Reimagining of the Self

Hollie Dugas


Poetry

12 February 2025

I want to embody the sea urchin,

uncannily, stroll elegantly across

sand on strange eyes – globular,

with no bones for breaking.

The savor of my body

unbeknownst to me.

Though lovers from all over

would twitterpate over my sweet

brinish flavor. 360 degrees

of seeing and I would never

know heart. I’d react to movement.

But movement only.

Besides, a mind never knows

what it wants. I’d regulate algae

instead – a job with no knowing.

There will be nothing metaphysical

flowing in and out of me. I’d be,

peculiar, contained of simpleness;

aphrodisia. And I would not fear

the nature of my own intensity,

shimmering like Aristotle’s lantern.

Non-sentient, now, I abandon

brain; keep five teeth and poison.

This is the moment I’ve been

waiting for: to exist in my freaky

little body, insular, sifting through

oblivion, innate with indifference.


Hollie Dugas lives in New Mexico.
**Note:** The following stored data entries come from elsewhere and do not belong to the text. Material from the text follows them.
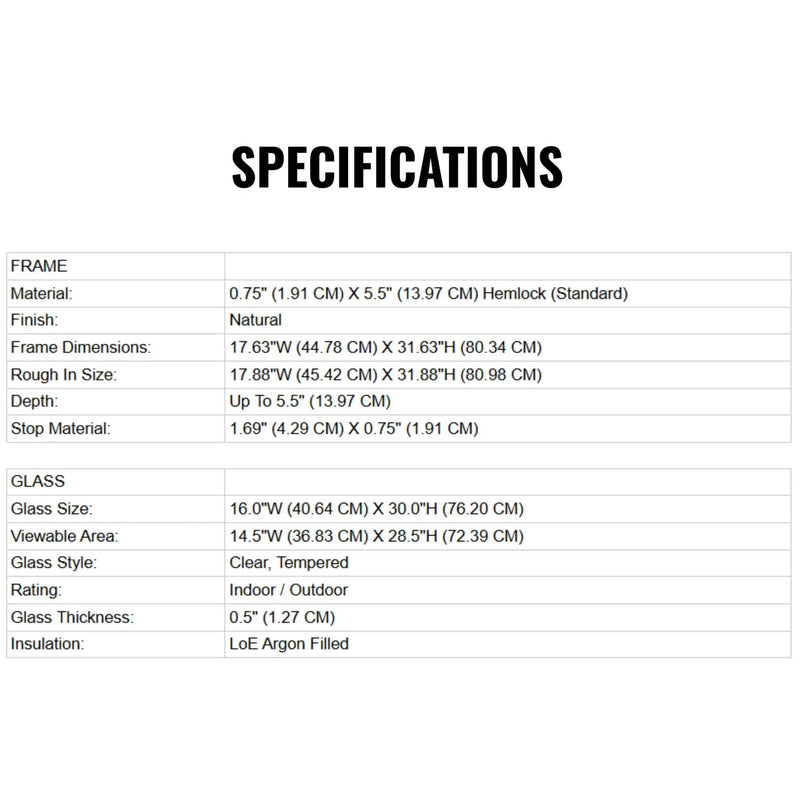 SPECIFICATIONS

| FRAME | |
|---|---|
| Material: | 0.75" (1.91 CM) X 5.5" (13.97 CM) Hemlock (Standard) |
| Finish: | Natural |
| Frame Dimensions: | 17.63"W (44.78 CM) X 31.63"H (80.34 CM) |
| Rough In Size: | 17.88"W (45.42 CM) X 31.88"H (80.98 CM) |
| Depth: | Up To 5.5" (13.97 CM) |
| Stop Material: | 1.69" (4.29 CM) X 0.75" (1.91 CM) |

| GLASS | |
|---|---|
| Glass Size: | 16.0"W (40.64 CM) X 30.0"H (76.20 CM) |
| Viewable Area: | 14.5"W (36.83 CM) X 28.5"H (72.39 CM) |
| Glass Style: | Clear, Tempered |
| Rating: | Indoor / Outdoor |
| Glass Thickness: | 0.5" (1.27 CM) |
| Insulation: | LoE Argon Filled |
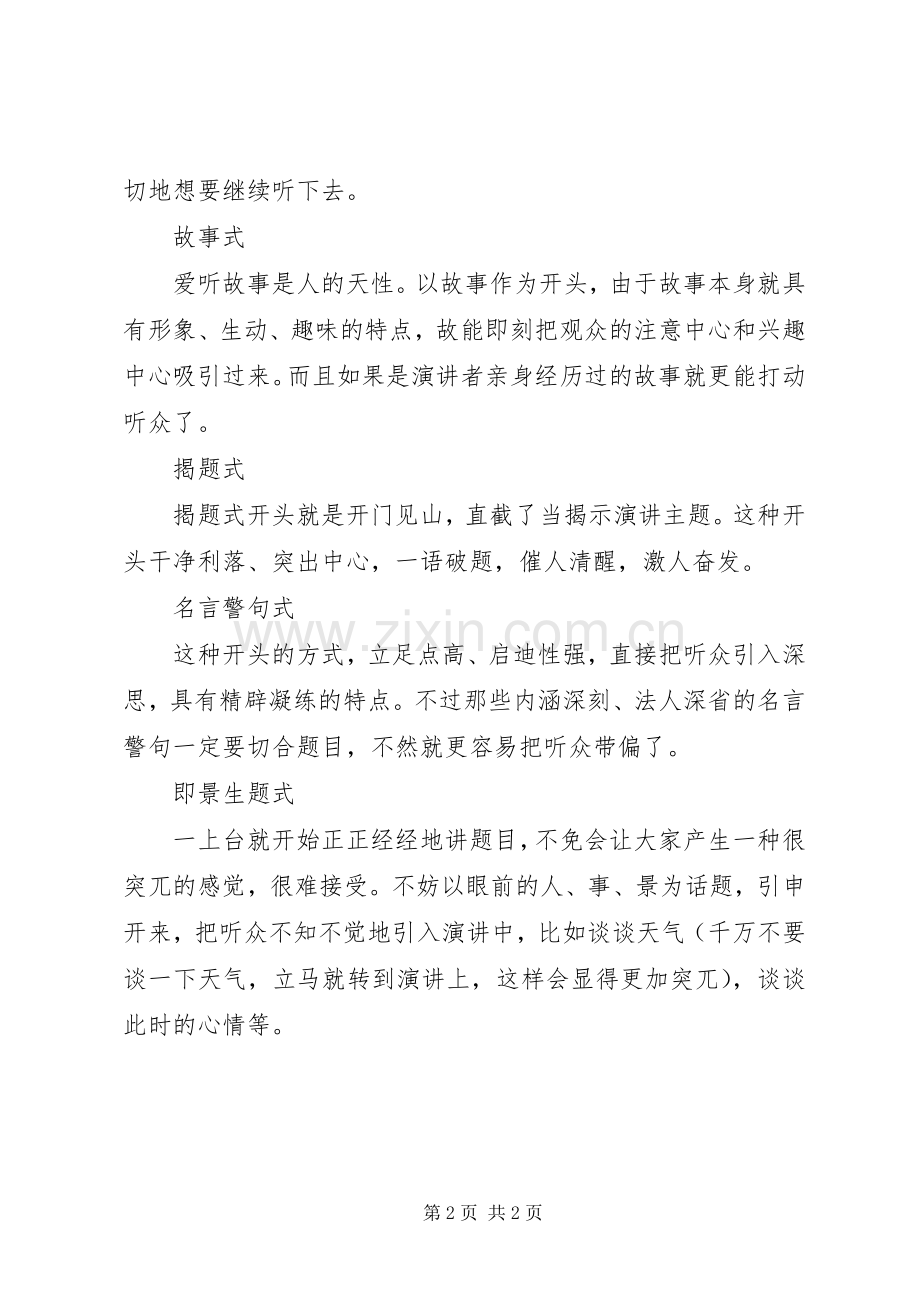 切地想要继续听下去。

故事式

爱听故事是人的天性。以故事作为开头，由于故事本身就具有形象、生动、趣味的特点，故能即刻把观众的注意中心和兴趣中心吸引过来。而且如果是演讲者亲身经历过的故事就更能打动听众了。

揭题式

揭题式开头就是开门见山，直截了当揭示演讲主题。这种开头干净利落、突出中心，一语破题，催人清醒，激人奋发。

名言警句式

这种开头的方式，立足点高、启迪性强，直接把听众引入深思，具有精辟凝练的特点。不过那些内涵深刻、法人深省的名言警句一定要切合题目，不然就更容易把听众带偏了。

即景生题式

一上台就开始正正经经地讲题目，不免会让大家产生一种很突兀的感觉，很难接受。不妨以眼前的人、事、景为话题，引申开来，把听众不知不觉地引入演讲中，比如谈谈天气（千万不要谈一下天气，立马就转到演讲上，这样会显得更加突兀），谈谈此时的心情等。

第2页 共2页

www.zixin.com.cn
Her work has been included in Barrow Street, Reed Magazine, Qu, Redivider, Porter House Review, Salamander, Poet Lore, Mud Season Review, The Louisville Review, The Penn Review, Breakwater Review, RHINO, Sixth Finch, Gordon Square Review, Phoebe, Broad River Review, and Louisiana Literature. Additionally, “A Woman’s Confession #5,162” was selected as the winner of Western Humanities Review Mountain West Writers’ Contest (2017). Hollie has been nominated for a Pushcart Prize and for inclusion in Best New Poets. Most recently, her poem was selected as winner of the 22nd Annual Lois Cranston Memorial Poetry Prize at CALYX, in addition to, the 2022 Heartwood Poetry Prize. She was also a finalist in the Atlanta Review’s 2022 International Poetry Contest.